- [Record excerpts]

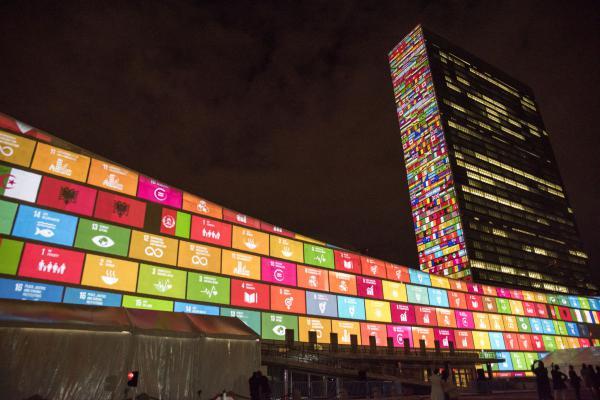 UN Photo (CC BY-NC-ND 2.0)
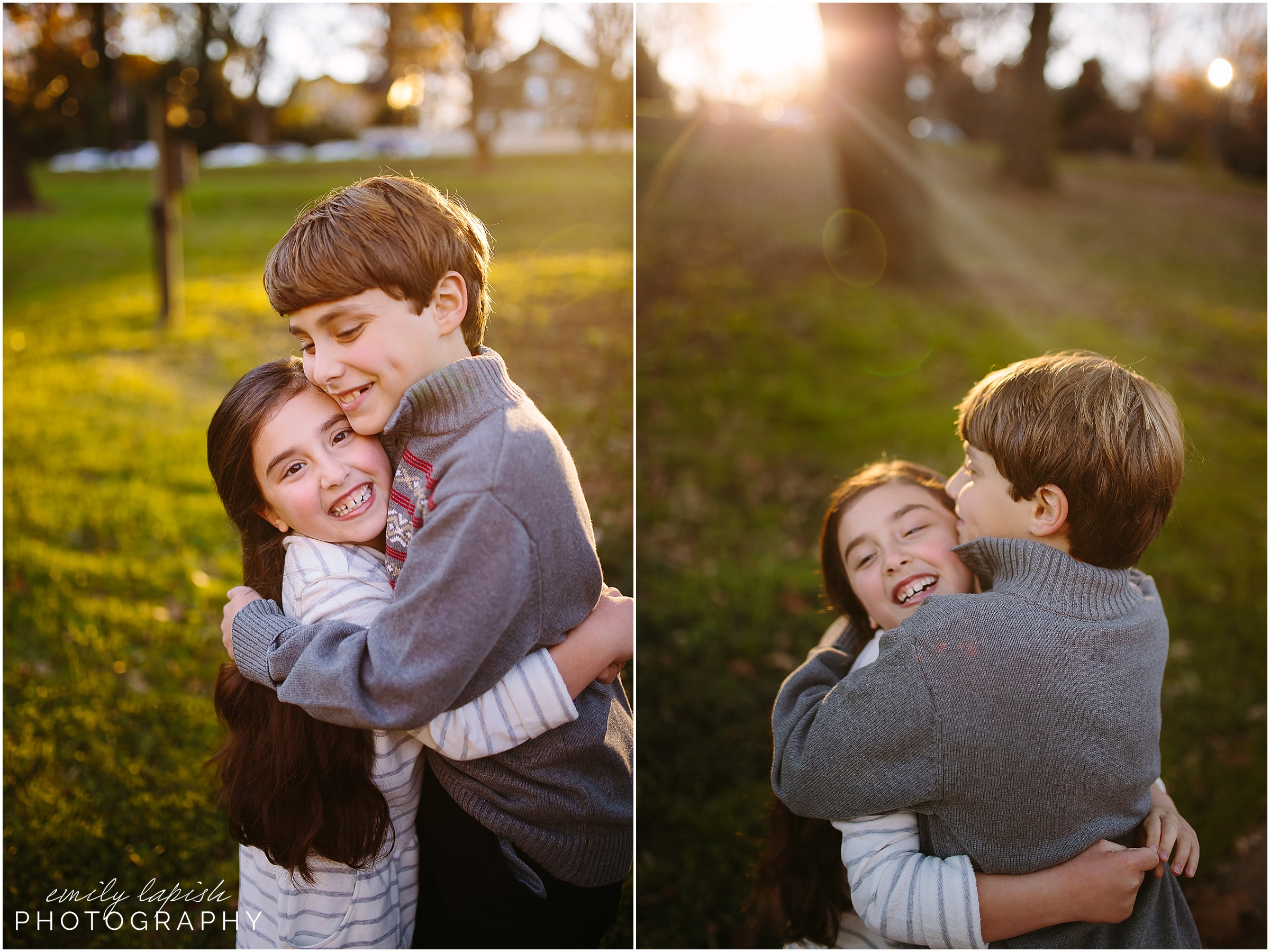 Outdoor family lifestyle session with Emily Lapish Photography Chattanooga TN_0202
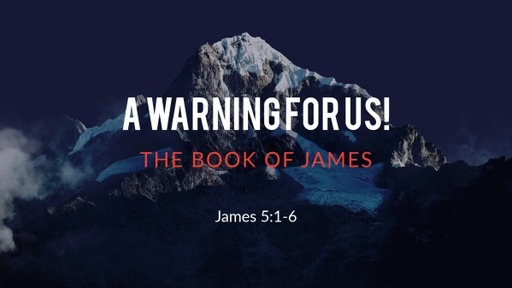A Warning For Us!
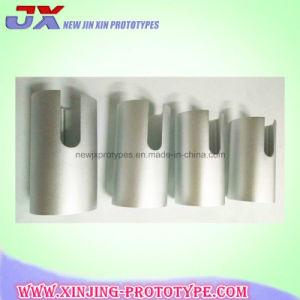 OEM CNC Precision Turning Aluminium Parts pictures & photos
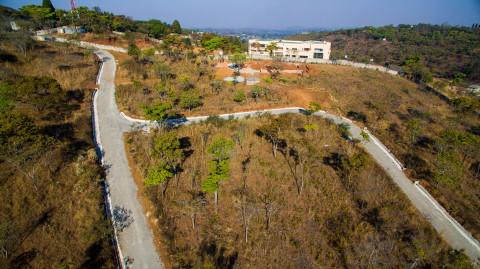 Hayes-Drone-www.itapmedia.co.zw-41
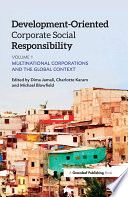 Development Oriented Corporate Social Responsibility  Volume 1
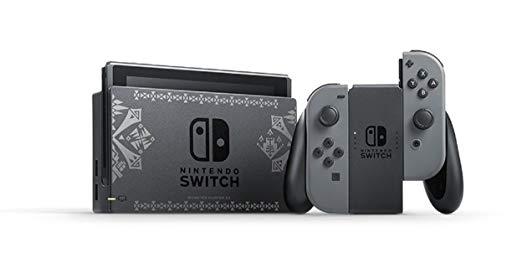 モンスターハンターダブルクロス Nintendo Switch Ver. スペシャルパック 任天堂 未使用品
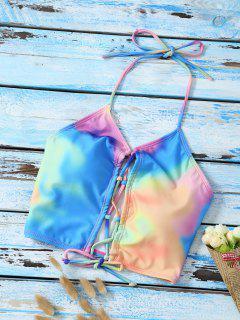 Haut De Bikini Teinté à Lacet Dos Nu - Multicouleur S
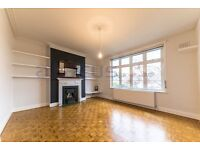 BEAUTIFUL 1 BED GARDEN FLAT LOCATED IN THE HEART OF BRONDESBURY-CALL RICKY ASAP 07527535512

- [Exercise]
What you hand back should match the listing exactly, except that no pictures appear.

- [Exercise result]
 UN Photo (CC BY-NC-ND 2.0)
 Outdoor family lifestyle session with Emily Lapish Photography Chattanooga TN_0202
A Warning For Us!
 OEM CNC Precision Turning Aluminium Parts pictures & photos
 Hayes-Drone-www.itapmedia.co.zw-41
 Development Oriented Corporate Social Responsibility  Volume 1
 モンスターハンターダブルクロス Nintendo Switch Ver. スペシャルパック 任天堂 未使用品
 Haut De Bikini Teinté à Lacet Dos Nu - Multicouleur S
 BEAUTIFUL 1 BED GARDEN FLAT LOCATED IN THE HEART OF BRONDESBURY-CALL RICKY ASAP 07527535512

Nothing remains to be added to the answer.